TEFM was originally identified based on sequence similarity to well-characterized transcription elongation factors. Subsequent analysis demonstrated that the knockdown of TEFM causes a decrease of promoter-distal mitochondrial transcripts, and affinity purification of TEFM also brings down POLRMT and a number of mitochondrial transcription factors. Analysis of deletion mutants indicated that TEFM interacts with the C-terminal catalytic region of POLRMT. The previously reported ability of TEFM to stimulate transcription elongation in vitro was relatively modest, with a mild increase in the length of transcripts on both ssDNA and dsDNA templates (13). The lack of a clear in vitro activity could indicate that additional factors were required for the stimulatory effect observed in vivo.
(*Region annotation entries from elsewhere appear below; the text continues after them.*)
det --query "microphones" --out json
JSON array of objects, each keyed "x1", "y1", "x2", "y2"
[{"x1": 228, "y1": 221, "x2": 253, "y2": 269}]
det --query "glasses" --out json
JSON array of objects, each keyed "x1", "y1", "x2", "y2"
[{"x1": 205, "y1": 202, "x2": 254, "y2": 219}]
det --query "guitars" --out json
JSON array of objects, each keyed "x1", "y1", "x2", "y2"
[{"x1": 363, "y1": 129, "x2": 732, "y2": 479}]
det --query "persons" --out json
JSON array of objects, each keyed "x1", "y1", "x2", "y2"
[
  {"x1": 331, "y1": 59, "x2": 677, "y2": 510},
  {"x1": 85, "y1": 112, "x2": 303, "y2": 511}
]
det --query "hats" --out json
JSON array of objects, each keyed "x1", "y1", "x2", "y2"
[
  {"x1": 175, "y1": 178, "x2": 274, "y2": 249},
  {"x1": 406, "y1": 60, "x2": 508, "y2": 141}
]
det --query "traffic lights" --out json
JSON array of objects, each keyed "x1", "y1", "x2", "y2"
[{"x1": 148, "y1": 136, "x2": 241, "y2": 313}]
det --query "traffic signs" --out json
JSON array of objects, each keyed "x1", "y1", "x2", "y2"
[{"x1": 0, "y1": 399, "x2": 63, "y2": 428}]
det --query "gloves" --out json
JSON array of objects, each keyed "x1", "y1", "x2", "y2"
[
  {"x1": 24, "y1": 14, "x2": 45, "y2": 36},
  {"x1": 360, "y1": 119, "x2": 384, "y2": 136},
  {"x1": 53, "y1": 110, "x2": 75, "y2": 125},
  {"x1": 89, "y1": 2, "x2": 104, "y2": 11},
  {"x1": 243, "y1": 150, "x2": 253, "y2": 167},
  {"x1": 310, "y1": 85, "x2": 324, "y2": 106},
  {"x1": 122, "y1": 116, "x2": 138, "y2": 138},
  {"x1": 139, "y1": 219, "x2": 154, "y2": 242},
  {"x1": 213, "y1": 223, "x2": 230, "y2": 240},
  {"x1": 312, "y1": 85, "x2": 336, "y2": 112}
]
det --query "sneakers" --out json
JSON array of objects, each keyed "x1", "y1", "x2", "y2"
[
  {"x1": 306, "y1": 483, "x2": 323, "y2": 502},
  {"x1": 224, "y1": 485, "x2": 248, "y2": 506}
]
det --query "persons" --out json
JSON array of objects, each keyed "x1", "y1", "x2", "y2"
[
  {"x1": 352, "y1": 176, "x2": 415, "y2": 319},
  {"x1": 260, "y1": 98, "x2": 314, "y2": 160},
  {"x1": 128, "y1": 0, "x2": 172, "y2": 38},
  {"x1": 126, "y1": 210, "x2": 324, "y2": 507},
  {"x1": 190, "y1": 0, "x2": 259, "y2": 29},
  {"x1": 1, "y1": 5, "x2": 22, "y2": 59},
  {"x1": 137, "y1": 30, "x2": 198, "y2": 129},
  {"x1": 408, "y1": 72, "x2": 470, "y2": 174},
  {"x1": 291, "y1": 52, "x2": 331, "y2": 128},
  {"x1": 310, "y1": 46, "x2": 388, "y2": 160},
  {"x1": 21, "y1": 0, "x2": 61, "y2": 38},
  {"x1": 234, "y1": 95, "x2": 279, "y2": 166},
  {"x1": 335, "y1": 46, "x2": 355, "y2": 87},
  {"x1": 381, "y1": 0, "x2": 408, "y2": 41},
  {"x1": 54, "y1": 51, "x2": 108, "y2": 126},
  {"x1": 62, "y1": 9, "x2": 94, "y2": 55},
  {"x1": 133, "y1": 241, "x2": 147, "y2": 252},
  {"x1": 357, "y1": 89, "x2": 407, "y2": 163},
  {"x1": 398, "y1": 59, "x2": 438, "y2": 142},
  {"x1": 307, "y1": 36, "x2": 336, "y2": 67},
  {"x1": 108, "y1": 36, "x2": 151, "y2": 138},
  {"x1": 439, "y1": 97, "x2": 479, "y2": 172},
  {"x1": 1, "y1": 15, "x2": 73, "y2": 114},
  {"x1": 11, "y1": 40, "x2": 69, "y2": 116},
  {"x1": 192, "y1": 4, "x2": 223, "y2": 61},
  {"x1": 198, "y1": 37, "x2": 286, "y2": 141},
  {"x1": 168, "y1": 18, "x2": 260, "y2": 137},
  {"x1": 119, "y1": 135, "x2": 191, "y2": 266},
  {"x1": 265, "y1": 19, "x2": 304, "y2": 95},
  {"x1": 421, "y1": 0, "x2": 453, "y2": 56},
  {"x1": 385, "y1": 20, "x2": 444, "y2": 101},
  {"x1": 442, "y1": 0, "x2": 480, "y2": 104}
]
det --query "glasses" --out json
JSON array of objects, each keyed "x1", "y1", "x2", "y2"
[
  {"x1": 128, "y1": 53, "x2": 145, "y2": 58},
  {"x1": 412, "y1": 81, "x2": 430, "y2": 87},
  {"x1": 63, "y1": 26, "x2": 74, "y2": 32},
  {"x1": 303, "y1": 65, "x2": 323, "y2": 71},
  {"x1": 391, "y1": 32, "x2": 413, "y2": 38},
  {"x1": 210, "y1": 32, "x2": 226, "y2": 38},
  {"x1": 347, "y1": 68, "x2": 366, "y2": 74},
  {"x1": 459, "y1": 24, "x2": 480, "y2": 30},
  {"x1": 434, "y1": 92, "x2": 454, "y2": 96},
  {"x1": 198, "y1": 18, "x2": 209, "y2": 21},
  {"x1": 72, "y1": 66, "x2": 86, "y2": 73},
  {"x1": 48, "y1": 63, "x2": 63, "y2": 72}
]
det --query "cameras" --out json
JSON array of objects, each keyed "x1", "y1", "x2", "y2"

Based on the observations presented here, we can rule out this explanation and conclude that TEFM is a factor that, on its own, can greatly stimulate POLRMT-dependent transcription. The reason for the discrepancy between the data presented here and the previous report may be trivial, as small changes in buffer conditions and purification strategies may have dramatic effects on protein activities in vitro. Another possible explanation for the stronger TEFM effects observed here could be the transcription system used. Whereas the previous analysis of TEFM was performed using a promoter-independent transcription system, we use the complete transcription system, including TFAM and TFB2M. As demonstrated here, TEFM interacts with POLRMT already at the promoter, and promoter-dependent transcription may therefore stimulate TEFM loading and enhance its effects on transcription elongation in vitro.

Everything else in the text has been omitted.